Given all the hype about green jobs—particularly the rosy projections about the green jobs of tomorrow—it’s welcome news when a credible source puts some facts on the table.
Would you care to guess how many green jobs there are in America?
No one can be sure, but a careful and comprehensive survey just released by the Pew Charitable Trusts turned up 770,000 of them, as of the end of 2007.

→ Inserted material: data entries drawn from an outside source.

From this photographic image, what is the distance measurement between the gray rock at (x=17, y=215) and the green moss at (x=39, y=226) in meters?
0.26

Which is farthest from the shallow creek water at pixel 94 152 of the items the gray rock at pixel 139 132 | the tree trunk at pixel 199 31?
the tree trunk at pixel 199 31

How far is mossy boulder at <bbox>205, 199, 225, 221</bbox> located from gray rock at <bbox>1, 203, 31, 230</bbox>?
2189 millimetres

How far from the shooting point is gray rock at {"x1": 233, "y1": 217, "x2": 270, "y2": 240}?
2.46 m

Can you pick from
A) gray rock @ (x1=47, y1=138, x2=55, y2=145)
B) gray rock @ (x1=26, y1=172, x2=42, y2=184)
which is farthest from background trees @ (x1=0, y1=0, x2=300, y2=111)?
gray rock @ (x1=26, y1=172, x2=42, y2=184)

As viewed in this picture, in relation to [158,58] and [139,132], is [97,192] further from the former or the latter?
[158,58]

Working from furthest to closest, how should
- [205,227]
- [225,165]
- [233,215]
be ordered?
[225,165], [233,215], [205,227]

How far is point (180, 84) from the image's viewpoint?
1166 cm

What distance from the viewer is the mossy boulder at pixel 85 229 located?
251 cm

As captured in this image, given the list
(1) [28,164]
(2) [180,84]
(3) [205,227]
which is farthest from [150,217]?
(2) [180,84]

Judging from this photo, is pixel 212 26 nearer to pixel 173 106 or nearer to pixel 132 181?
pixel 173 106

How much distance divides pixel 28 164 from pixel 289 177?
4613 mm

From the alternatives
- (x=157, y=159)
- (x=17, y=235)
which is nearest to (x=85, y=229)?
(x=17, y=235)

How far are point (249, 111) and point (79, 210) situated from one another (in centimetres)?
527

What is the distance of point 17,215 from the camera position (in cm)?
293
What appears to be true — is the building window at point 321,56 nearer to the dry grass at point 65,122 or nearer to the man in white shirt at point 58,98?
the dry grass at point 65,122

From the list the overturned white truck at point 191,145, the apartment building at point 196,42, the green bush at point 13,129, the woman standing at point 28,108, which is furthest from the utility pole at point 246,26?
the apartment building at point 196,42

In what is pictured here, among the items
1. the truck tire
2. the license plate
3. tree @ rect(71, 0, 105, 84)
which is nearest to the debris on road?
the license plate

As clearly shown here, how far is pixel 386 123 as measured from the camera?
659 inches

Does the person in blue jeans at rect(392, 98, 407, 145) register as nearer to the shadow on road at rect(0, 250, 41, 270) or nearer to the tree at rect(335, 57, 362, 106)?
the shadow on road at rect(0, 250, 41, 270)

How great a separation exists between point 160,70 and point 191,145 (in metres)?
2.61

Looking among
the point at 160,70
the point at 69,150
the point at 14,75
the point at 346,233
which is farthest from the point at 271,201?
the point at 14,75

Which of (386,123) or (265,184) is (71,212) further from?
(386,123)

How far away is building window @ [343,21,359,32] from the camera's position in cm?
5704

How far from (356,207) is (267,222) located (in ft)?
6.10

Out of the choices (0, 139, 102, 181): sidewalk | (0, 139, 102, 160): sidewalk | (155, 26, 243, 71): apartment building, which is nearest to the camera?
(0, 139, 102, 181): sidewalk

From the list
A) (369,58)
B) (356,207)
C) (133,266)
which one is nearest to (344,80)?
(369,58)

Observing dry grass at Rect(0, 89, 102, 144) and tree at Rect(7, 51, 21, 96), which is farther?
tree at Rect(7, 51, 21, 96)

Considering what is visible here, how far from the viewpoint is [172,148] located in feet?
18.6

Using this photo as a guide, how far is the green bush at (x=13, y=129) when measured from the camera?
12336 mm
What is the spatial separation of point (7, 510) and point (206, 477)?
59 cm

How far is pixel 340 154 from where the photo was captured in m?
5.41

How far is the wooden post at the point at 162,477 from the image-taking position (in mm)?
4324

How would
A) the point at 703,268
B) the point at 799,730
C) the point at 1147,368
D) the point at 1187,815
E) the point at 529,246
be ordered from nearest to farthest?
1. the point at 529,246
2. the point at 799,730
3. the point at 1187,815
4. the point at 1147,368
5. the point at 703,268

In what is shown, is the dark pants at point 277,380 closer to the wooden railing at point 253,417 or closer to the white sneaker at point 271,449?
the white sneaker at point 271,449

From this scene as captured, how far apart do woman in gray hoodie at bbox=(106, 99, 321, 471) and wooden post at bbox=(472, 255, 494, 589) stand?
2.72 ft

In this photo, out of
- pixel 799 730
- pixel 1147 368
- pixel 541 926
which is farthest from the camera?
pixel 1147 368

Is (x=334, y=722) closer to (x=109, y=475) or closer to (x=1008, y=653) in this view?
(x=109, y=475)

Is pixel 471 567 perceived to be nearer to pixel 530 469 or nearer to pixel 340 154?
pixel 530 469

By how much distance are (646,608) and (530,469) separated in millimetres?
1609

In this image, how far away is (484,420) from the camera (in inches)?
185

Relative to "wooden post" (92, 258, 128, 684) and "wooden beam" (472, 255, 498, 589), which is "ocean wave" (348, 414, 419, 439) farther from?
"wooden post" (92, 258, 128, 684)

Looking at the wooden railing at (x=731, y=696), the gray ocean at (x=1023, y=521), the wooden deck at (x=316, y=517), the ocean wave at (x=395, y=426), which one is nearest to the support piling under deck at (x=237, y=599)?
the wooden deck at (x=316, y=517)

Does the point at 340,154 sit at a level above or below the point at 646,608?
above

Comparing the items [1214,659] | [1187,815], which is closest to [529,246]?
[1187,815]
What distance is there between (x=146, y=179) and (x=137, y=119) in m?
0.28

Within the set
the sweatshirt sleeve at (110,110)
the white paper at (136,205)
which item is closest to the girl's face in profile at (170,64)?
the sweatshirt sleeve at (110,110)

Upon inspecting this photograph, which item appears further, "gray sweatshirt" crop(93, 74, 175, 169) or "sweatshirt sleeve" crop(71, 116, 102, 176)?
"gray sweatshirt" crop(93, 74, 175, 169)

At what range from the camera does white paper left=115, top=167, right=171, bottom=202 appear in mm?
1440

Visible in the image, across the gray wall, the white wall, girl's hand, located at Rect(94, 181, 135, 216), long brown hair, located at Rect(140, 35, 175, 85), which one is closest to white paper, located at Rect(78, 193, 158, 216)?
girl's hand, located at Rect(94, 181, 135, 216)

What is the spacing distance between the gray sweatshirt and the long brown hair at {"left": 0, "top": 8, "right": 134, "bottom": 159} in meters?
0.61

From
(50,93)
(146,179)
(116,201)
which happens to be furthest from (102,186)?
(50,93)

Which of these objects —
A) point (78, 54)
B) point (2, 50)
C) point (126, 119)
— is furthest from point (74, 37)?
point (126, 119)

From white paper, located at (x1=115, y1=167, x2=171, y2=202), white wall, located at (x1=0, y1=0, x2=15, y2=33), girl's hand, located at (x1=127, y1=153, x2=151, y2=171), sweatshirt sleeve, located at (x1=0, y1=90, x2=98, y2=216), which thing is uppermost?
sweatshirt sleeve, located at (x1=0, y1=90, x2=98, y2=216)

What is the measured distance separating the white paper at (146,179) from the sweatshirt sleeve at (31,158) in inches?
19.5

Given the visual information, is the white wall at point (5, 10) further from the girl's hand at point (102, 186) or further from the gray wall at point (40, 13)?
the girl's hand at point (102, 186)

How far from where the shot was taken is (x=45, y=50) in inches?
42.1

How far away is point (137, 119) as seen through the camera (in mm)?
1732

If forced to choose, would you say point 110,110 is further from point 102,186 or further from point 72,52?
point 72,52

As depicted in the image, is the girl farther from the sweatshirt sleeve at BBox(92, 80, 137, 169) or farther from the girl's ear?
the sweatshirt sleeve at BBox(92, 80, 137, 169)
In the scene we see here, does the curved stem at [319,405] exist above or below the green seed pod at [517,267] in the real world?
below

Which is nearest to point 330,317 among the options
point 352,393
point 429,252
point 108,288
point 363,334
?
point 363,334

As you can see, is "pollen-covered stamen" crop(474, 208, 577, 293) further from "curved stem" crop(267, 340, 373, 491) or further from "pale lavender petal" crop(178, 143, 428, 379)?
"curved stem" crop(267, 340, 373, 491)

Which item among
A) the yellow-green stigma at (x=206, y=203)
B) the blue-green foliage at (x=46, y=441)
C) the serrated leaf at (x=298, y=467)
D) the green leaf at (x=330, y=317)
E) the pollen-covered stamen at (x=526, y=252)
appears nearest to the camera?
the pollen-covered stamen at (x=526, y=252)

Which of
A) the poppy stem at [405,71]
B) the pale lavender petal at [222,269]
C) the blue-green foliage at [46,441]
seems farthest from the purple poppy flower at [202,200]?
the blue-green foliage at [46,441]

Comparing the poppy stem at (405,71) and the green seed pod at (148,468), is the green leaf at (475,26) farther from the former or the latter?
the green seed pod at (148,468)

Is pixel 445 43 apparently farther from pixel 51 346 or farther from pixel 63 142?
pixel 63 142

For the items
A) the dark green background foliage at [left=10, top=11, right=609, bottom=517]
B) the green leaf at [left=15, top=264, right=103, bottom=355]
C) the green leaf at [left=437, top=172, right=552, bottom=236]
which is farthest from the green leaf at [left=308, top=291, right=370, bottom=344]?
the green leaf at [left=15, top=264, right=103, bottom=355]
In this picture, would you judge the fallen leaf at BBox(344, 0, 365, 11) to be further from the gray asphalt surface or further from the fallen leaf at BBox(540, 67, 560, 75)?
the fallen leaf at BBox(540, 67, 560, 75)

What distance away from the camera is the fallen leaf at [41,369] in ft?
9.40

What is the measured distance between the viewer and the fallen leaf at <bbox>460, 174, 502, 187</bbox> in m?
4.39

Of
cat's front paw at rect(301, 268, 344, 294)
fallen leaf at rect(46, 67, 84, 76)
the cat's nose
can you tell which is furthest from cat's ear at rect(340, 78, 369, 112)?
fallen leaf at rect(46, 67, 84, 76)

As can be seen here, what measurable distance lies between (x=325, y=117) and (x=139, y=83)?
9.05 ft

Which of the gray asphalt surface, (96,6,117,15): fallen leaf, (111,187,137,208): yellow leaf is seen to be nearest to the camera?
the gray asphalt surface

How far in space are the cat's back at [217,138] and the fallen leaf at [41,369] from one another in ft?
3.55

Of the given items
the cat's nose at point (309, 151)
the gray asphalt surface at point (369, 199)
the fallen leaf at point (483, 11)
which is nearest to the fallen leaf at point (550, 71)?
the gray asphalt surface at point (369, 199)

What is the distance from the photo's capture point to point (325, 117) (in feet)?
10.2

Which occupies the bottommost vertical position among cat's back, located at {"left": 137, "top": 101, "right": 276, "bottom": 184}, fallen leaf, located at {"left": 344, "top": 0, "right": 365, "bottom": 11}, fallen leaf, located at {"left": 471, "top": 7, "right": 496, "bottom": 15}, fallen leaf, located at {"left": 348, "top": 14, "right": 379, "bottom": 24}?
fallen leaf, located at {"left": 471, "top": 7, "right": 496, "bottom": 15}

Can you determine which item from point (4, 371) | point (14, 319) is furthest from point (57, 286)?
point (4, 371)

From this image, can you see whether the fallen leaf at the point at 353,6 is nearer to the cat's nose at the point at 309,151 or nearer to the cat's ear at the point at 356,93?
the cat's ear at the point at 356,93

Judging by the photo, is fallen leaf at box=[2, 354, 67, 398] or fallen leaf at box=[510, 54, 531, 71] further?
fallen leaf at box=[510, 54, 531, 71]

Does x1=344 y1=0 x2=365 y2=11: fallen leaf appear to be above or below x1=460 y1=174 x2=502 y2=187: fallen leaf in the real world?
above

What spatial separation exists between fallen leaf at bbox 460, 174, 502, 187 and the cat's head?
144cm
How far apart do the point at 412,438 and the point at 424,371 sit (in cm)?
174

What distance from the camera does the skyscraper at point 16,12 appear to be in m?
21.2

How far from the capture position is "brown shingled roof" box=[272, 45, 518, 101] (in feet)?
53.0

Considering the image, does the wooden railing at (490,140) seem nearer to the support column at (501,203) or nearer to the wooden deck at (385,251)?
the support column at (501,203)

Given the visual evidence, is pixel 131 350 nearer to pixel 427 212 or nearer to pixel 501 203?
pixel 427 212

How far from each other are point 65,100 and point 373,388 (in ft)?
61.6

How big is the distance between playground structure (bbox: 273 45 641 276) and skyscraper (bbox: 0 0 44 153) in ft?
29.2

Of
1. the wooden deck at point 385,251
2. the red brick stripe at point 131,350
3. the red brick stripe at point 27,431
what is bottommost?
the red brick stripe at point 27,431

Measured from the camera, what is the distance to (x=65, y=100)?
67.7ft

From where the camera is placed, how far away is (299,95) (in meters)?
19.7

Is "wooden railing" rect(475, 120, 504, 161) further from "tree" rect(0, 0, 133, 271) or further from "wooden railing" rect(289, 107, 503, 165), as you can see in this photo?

That’s a good number of jobs and they are spread across all 50 states, according to Pew.
But it’s a long way from there to 5 million, a number often tossed around by politicians and environmentalists who want to persuade voters that dealing with the threat of climate change is good way to create jobs.
Particularly in this downturn, environmental groups and politicians love to talk up green jobs. Environmental Defense has run commercials about green jobs. The American Council for an Energy-Efficient Economy issued a news release this week saying that the energy-efficiency provisions of Waxman-Markey would by themselves, create “approximately 250,000 jobs…by 2020, with a total of 650,000 jobs generated by 2030.” President Obama said last year that spending $150 billion on the clean energy economy could create 5 million jobs.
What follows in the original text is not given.